Per the other answers, vectorizing your code is helpful. But, the MATLAB JIT is pretty good these days and lots of things perform roughly as well vectorized or not. That'a not to say there aren't performance benefits to be gained from vectorization, it's just not the magic bullet it once was. The only way to really tell is to use the profiler to find out where your code is seeing bottlenecks. Often times there are some places where you can do local refactoring to really improve the performance of your code.
There are a couple of other hardware approaches you can take on performance. First, much of the linear algebra subsystem is multithreaded. You may want to make sure you have enabled that in your preferences if you are working on a multi-core or multi-processor platform. Second, you may be able to use the parallel computing toolbox to take more advantage of multiple processors. Finally, if you are a Simulink user, you may be able to use emlmex to compile m-code into c. This is particularly effective for fixed point work.
Have you tried profiling your code? You don't need to vectorize ALL your code, just the functions that dominate running time. The MATLAB profiler will give you some hints on where your code is spending the most time.
There are many other things you you should read up on the Tips For Improving Performance section in the MathWorks manual.
mcc won't speed up your code at all--it's not really a compiler.
Before you give up, you need to run the profiler and figure out where all your time is going (Tools->Open Profiler). Also, judicious use of "tic" and "toc" can help. Don't optimize your code until you know where the time is going (don't try to guess).
Keep in mind that in matlab:
bit-level operations are really slow
file I/O is slow
loops are generally slow, but vectorizing is fast (if you don't know the vector syntax, learn it)
core operations are really fast (e.g. matrix multiply, fft)
if you think you can do something faster in C/Fortran/etc, you can write a MEX file
there are commercial solutions to convert matlab to C (google "matlab to c") and they work
You could port your code to "Embedded Matlab" and then use the Realtime-Workshop to translate it to C.
Embedded Matlab is a subset of Matlab. It does not support Cell-Arrays, Graphics, Marices of dynamic size, or some Matrix addressing modes. It may take considerable effort to port to Embedded Matlab.

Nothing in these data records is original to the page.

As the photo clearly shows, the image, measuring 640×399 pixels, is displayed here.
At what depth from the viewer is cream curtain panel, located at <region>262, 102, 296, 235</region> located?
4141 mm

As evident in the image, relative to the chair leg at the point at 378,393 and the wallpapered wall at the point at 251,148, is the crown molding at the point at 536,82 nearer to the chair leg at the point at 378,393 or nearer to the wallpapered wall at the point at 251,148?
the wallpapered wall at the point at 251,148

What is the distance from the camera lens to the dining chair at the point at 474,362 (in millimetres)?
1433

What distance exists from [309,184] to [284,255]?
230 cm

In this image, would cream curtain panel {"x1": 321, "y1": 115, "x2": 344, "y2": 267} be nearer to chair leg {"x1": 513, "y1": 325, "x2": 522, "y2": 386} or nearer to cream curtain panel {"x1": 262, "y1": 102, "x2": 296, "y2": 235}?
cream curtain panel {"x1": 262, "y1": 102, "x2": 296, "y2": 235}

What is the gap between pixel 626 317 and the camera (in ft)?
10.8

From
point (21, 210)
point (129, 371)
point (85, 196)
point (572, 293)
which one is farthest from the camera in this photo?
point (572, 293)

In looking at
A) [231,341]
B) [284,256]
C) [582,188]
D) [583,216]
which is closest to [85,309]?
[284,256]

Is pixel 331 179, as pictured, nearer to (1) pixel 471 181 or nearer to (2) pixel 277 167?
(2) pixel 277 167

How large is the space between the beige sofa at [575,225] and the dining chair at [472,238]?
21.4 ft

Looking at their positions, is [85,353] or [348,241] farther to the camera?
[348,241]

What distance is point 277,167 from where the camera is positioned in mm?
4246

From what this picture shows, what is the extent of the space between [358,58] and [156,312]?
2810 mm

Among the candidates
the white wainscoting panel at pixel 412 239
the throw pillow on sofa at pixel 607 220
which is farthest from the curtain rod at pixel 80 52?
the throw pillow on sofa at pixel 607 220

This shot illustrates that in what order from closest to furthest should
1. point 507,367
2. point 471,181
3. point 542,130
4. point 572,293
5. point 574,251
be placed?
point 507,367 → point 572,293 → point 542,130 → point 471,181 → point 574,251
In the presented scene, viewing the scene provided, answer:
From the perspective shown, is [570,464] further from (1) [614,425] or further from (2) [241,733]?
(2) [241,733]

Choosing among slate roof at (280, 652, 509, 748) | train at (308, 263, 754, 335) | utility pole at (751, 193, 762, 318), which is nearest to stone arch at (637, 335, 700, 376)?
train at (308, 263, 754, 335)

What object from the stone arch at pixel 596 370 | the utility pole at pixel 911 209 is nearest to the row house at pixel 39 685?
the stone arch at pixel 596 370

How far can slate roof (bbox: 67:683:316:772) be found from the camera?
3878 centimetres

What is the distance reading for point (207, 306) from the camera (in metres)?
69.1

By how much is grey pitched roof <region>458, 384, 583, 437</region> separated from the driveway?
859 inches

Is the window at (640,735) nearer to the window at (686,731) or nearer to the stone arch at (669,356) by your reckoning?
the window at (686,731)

Realtime-Workshop is at the core of the Code Generation Products. It spits out generic C, or can optimize for a range of embedded Platforms. Most interresting to you is perhaps the xPC-Target, which treats general purpose hardware as embedded target.
I would vote for profiling + then look at what are the bottlenecks.
If the bottleneck is matrix math, you're probably not going to do any better... EXCEPT one big gotcha is array allocation. e.g. if you have a loop:
s = [];
for i = 1:50000
s(i) = 3;
end
This has to keep resizing the array; it's much faster to presize the array (start with zeros or NaN) & fill it from there:
s = zeros(50000,1);
for i = 1:50000
s(i) = 3;
end
If the bottleneck is repeated executions of a lot of function calls, that's a tough one.
If the bottleneck is stuff that MATLAB doesn't do quickly (certain types of parsing, XML, stuff like that) then I would use Java since MATLAB already runs on a JVM and it interfaces really easily to arbitrary JAR files. I looked at interfacing with C/C++ and it's REALLY ugly. Microsoft COM is ok (on Windows only) but after learning Java I don't think I'll ever go back to that.
As others has noted, slow Matlab code is often the result of insufficient vectorization.
However, sometimes even perfectly vectorized code is slow. Then, you have several more options:
See if there are any libraries / toolboxes you can use. These were usually written to be very optimized.
Profile your code, find the tight spots and rewrite those in plain C. Connecting C code (as DLLs for instance) to Matlab is easy and is covered in the documentation.
By Matlab compiler you probably mean the command mcc, which does speed the code a little bit by circumventing Matlab interpreter. What would speed the MAtlab code significantly (by a factor of 50-200) is use of actual C code compiled by the mex command.